A CONFISSÃO DE UM BEIJO (Falência) & MAIS
FALÊNCIA
Quando a encontrei, a outro pertencia
De corpo e alma -- e como havia sofrido!
Por ser sincera e por ter pretendido
Que ele aceitasse em calma a sua agonia;
Porque ela percebera, no inconsciente,
Que àquele homem que tanto se entregara
Não era verdadeiro e que julgara
Dominá-la poder... indiferente.
E assim buscou numa experiência um beijo.

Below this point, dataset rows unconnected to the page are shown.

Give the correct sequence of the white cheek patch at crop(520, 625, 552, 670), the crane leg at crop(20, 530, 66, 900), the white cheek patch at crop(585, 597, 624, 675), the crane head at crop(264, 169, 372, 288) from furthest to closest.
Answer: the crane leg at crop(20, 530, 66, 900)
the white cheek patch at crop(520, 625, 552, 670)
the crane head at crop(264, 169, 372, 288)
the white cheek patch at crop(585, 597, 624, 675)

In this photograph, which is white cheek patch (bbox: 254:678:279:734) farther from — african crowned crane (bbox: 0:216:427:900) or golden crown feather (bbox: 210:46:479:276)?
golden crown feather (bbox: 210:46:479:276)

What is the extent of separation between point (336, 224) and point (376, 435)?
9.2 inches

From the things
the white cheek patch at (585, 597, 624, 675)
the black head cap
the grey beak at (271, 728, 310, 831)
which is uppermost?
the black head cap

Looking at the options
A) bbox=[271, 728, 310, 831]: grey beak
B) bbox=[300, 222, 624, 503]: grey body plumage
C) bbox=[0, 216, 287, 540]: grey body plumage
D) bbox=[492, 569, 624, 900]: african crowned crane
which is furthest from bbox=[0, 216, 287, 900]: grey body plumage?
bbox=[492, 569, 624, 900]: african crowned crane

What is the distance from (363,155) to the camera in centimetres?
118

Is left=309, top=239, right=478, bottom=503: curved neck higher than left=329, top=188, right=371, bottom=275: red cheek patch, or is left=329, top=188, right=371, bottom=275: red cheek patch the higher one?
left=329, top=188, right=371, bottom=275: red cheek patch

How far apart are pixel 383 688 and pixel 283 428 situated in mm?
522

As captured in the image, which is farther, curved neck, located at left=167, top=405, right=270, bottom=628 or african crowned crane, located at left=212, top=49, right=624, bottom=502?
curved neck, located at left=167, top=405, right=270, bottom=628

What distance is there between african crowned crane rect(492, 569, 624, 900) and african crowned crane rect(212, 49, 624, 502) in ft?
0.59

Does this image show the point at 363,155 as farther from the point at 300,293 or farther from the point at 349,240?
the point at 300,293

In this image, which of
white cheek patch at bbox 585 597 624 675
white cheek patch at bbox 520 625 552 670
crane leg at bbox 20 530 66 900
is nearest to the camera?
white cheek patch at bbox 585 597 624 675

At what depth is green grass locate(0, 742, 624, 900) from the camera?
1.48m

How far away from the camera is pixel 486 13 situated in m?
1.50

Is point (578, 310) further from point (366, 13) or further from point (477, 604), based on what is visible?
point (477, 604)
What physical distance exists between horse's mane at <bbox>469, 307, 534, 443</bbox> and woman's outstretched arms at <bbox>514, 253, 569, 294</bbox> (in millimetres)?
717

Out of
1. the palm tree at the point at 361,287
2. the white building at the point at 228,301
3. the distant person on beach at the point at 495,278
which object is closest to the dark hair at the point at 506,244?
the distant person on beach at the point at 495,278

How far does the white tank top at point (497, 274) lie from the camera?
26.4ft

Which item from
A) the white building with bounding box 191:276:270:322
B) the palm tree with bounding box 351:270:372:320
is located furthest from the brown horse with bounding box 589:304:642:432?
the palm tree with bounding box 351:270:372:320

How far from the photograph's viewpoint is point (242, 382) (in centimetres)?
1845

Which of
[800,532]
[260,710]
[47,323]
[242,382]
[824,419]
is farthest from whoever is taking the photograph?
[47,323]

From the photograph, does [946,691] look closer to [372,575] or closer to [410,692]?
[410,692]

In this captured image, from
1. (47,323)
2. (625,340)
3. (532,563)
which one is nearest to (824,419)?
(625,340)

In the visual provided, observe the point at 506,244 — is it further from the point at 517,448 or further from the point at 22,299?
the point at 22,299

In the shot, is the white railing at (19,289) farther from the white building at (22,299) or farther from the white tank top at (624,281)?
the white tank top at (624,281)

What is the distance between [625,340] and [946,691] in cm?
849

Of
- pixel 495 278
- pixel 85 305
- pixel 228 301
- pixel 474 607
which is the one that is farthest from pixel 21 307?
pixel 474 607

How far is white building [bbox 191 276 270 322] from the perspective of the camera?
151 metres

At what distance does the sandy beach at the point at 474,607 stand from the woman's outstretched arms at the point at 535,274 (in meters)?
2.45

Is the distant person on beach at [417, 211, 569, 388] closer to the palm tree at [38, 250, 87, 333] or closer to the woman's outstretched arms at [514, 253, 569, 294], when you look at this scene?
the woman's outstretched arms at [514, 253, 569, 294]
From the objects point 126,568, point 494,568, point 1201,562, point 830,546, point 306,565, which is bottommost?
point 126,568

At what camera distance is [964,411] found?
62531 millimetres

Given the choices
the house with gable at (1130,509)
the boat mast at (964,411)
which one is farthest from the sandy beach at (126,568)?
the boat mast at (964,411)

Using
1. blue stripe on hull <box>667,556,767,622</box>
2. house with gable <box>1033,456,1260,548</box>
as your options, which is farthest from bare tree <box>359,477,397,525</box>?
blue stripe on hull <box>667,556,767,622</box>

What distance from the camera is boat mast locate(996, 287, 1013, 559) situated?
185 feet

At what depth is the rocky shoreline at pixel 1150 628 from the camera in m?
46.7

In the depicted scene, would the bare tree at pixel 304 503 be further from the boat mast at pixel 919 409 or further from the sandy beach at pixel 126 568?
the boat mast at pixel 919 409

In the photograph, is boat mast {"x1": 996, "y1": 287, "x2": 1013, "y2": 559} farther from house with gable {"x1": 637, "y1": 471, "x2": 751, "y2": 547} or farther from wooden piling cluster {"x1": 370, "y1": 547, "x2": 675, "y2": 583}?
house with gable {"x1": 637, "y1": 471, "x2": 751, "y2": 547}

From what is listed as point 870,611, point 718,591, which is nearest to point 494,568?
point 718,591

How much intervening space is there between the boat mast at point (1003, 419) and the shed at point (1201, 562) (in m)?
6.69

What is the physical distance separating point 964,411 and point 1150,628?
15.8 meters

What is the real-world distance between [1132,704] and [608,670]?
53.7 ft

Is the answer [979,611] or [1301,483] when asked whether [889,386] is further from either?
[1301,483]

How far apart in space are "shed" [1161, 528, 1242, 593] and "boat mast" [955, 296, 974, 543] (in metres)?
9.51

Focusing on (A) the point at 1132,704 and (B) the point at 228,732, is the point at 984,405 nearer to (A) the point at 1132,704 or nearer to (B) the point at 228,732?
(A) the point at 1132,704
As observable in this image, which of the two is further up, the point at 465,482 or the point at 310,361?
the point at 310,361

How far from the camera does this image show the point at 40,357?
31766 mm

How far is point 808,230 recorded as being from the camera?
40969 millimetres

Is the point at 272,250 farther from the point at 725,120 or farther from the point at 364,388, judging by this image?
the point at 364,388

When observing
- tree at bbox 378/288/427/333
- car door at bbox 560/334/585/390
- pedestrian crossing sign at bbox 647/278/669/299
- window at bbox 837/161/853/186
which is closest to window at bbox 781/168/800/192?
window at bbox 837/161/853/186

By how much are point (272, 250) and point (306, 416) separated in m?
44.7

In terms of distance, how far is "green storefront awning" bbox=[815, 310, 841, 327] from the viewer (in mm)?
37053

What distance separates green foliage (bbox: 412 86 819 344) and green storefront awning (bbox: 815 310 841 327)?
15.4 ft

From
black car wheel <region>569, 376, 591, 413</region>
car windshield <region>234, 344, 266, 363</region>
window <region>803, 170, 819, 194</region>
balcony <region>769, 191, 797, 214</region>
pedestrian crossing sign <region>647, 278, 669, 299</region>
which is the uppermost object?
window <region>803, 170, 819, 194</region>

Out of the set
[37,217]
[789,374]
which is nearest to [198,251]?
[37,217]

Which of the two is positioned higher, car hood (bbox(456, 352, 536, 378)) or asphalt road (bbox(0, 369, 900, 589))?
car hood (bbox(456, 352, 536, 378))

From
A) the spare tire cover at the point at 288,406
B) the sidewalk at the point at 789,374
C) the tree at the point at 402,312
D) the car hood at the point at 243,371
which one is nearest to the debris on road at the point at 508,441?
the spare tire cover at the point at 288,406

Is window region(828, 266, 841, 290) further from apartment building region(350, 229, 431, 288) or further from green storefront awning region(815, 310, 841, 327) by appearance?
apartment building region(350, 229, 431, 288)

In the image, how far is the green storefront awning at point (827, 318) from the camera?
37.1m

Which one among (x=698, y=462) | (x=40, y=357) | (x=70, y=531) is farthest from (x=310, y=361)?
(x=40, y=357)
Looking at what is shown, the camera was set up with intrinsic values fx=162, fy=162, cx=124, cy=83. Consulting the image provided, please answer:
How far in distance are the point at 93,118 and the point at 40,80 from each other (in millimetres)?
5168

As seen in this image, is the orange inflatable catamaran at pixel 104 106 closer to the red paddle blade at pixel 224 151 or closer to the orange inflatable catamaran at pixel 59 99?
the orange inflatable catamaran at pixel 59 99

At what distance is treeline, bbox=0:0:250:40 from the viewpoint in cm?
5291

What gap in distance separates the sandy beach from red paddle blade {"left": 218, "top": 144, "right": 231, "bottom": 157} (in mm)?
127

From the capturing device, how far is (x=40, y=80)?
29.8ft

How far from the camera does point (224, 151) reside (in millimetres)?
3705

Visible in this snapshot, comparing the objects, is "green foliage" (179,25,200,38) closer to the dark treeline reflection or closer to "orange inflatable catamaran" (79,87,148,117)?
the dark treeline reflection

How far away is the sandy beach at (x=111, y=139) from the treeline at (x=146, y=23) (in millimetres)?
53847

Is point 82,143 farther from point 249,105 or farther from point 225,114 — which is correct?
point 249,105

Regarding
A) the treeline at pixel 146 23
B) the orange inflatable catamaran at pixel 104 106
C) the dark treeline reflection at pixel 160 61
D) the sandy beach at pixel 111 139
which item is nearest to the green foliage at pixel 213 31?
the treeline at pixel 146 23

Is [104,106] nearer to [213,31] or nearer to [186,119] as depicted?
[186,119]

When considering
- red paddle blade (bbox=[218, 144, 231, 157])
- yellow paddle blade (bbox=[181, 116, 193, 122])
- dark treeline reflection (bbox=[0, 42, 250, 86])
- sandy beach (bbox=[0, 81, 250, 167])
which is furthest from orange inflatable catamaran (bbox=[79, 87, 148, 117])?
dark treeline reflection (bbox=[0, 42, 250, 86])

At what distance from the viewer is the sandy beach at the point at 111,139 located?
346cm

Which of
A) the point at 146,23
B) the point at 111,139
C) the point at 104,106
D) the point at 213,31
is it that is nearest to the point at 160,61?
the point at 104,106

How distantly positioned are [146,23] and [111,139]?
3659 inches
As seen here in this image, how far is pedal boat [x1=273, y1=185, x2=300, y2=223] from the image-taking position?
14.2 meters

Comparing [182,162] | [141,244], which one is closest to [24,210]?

Para matar saudades de um desejo
Que ressumbrava das brumas do passado;
E ao revelar, tremendo, a seu amante
O que fizera apenas num instante,
Tudo perdeu que havia conquistado.
JOVENS DE ROMA LXVII
OGULNIA
AINDA TE DESEJO, A CADA VEZ
QUE PENSO
EM COMO ERAS DISPONÍVEL
NO PASSADO;
SINTO-ME PURO EM TAL
CAPRICHO ALADO,
AINDA UIVANTE DO SENTIMENTO DENSO,
QUE ME ESFOLAVA AS NARINAS,
NESSE IMENSO
DEDILHAR DE MEUS DENTES, COMPASSADO
NUM REBRILHAR DE ARGILA, CONSAGRADO
AO PENSAMENTO VÃO E QUASE INFENSO.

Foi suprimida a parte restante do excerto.